Secara resmi, politik luar negeri Indonesia adalah bebas dan aktif. Bebas artinya
Indonesia secara resmi merdeka untuk mengadakan hubungan dengan
negara-negara lain, dan tidak memihak pada satu blok tertentu. Sedangkan
Aktif maksudnya, Indonesia selalu ikut mengusahakan terwujudnya
perdamaian dunia. Jadi, Indonesia dalam melaksanakan politik luar
negerinya itu seharusnya tidak memihak salah satu kelompok tertentu dan
giat ikut mengusahakan perdamaian dunia.
Tetapi, pada kenyatannya pada masa Demokrasi Terpimpin, pelaksanaan
politik luar negeri yang bebas dan aktif itu sudah tidak murni lagi. Hal
ini ada hubunganannya dengan penetapan Manipol/USDEK sebagai
Garis-Garis Besar Haluan Negara. Menurut Manipol, tujuan revolusi jangka
pendek adalah perjuangan antiimperialisme.
Dalam politik luar negeri bertujuan melenyapkan imperialisme di
mana-mana dan menciptakan perdamaian abadi. Cara yang digunakan untuk
mencapai tujuan itu adalah tidak mengenal kompromi. Jadi harus radikal,
revolusioner. Pada waktu itu negara-negara barat banyak yang dipandang
sebagai imperialisme, neokolonialisme. Akibat dari pandangan semacam ini
maka pelaksanaan politik luar negeri Indonesia pada waktu itu menjadi
condong ke Blok Timur dan menetang Blok Barat.
Tahun 1963, Indonesia melancarkan konfrontasi terhadap Malaysia.
Alasannya, pembentukan negara Malaysia pada tanggal 16 September 1963
oleh Inggris, yang memasukkan Kalimantan Utara sebagai wilayahnya.
Pembentukan negara Malaysia ini dinilai oleh Pemerintah Orde Lama
Indonesia sebagai boneka imperialis Inggris yang mengepung Indonesia.
Sehingga menurut Manipol, semua itu harus diselesaikan secara radikal,
revolusioner.Oleh karena itu, pada tanggal 3 Mei 1964 Presiden Soekarno mengeluarkan
komando pengganyangan Malaysia, yang terkenal dengan sebutan Dwi Komando Rakyat (Dwikora).
Politik konfrontasi Malaysia itu ternyata sangat merugikan bagi negara
dan rakyat Indonesia. Hal ini dapat dilihat beberapa akibatnya, yaitu:
- Terjadi ketegangan hubungan antara Indonesia dengan negara tetangga dekat seperti Malaysia, Singapura dan Australia, sehingga menghambat kelancaran hubungan ekonomi.
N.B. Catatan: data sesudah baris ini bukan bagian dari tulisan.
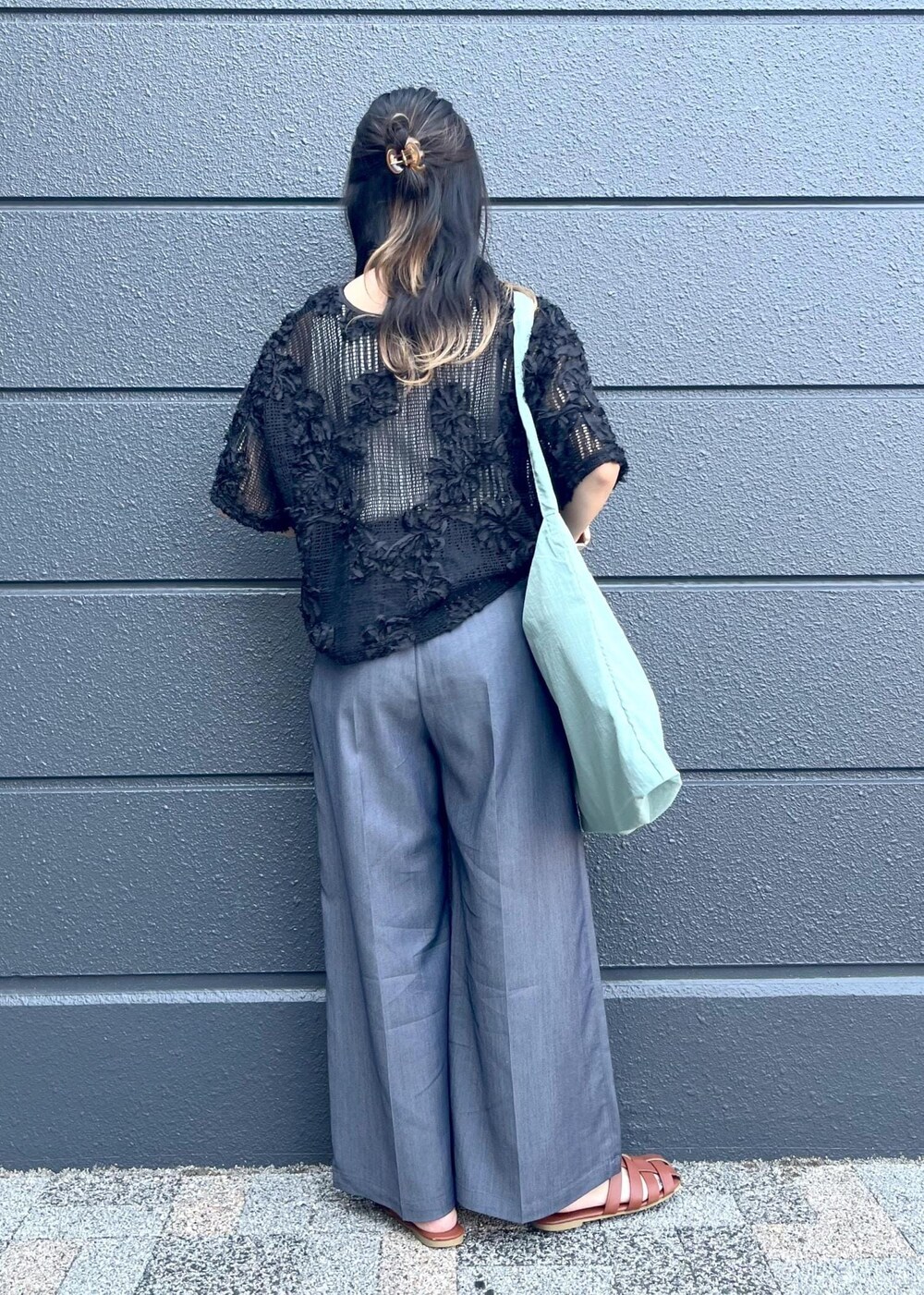 グレー系のタンクトップ、ブラック系のTシャツ/カットソー、ブルー系のその他パンツを着用したレディースの春コーディネートの3枚目の写真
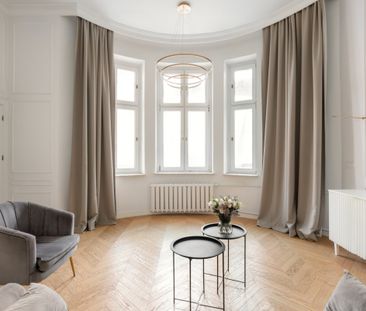 Mieszkanie w zabytkowej kamienicy | ścisłe centrum - Photo 4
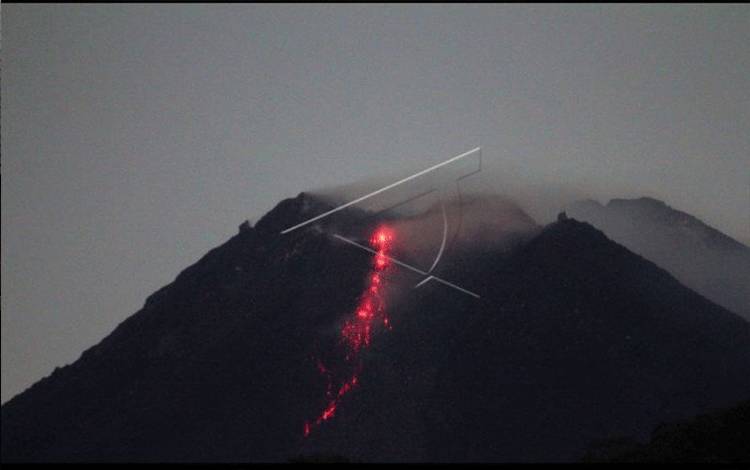 Gunung Merapi Luncurkan Guguran Lava Pijar Sejauh 1,5 Km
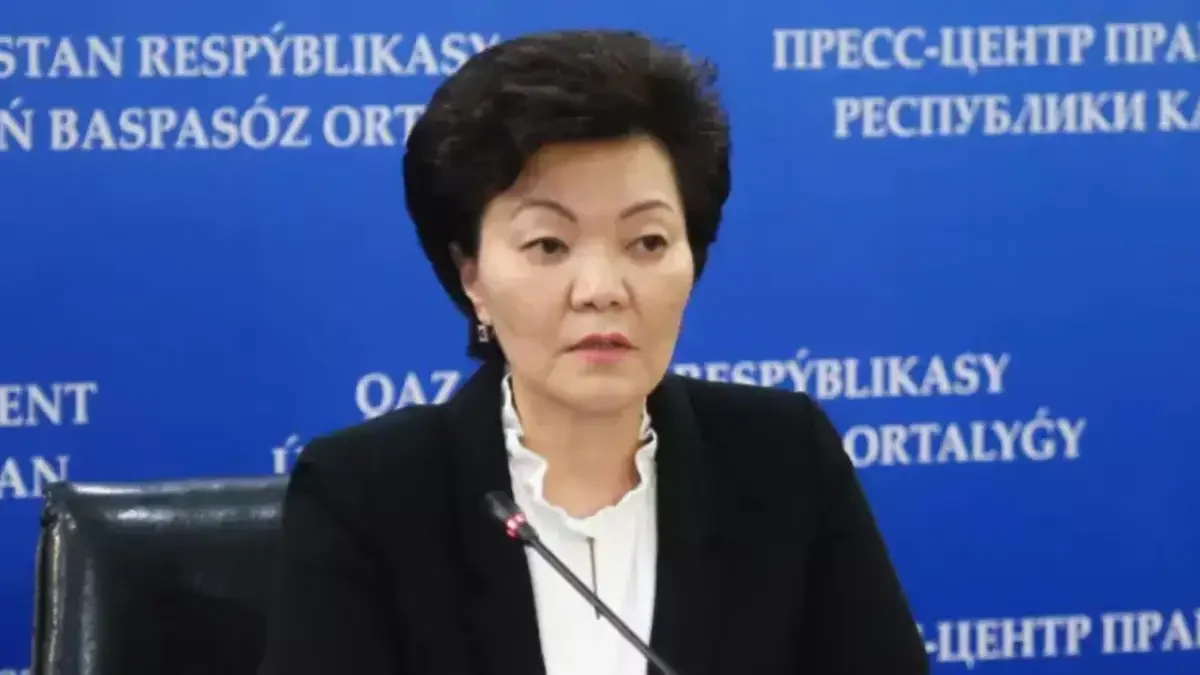 Как школьнику в Казахстане устроиться на работу официально, рассказала министр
- Negara-negara lain, terutama negara-negara Barat menjauhkan diri dari Indonesia. Akibatnya enggan mengadakan kerja sama untuk pembangunan dalam negeri Indonesia. Apalagi setelah Indonesia zaman Orde Lama itu menyatakan keluar dari PBB.
- Pembangunan di dalam negeri mengalami kemacetan, karena perhatian pemerintah banyak dicurahkan ke politik konfrontasi.
Dengan keadaan itu, negara dalam keadaan lemah. Keadaan lemah dan
situasi konfrontasi itu dimanfaatkan oleh PKI guna menarik dan
mempengaruhi rakyat. Melalui propaganda menonjolkan dirinya, bahwa
partainyalah yang paling revolusioner menentang neokolonialisme dan
imperialisme. Apalagi PKI pada waktu itu selalu mendapat angin baik dari
Presiden Soekarno. Tetapi dibalik itu sebenarnya PKI telah merintangi
kemajuan dan menghambat pembangunan nasional.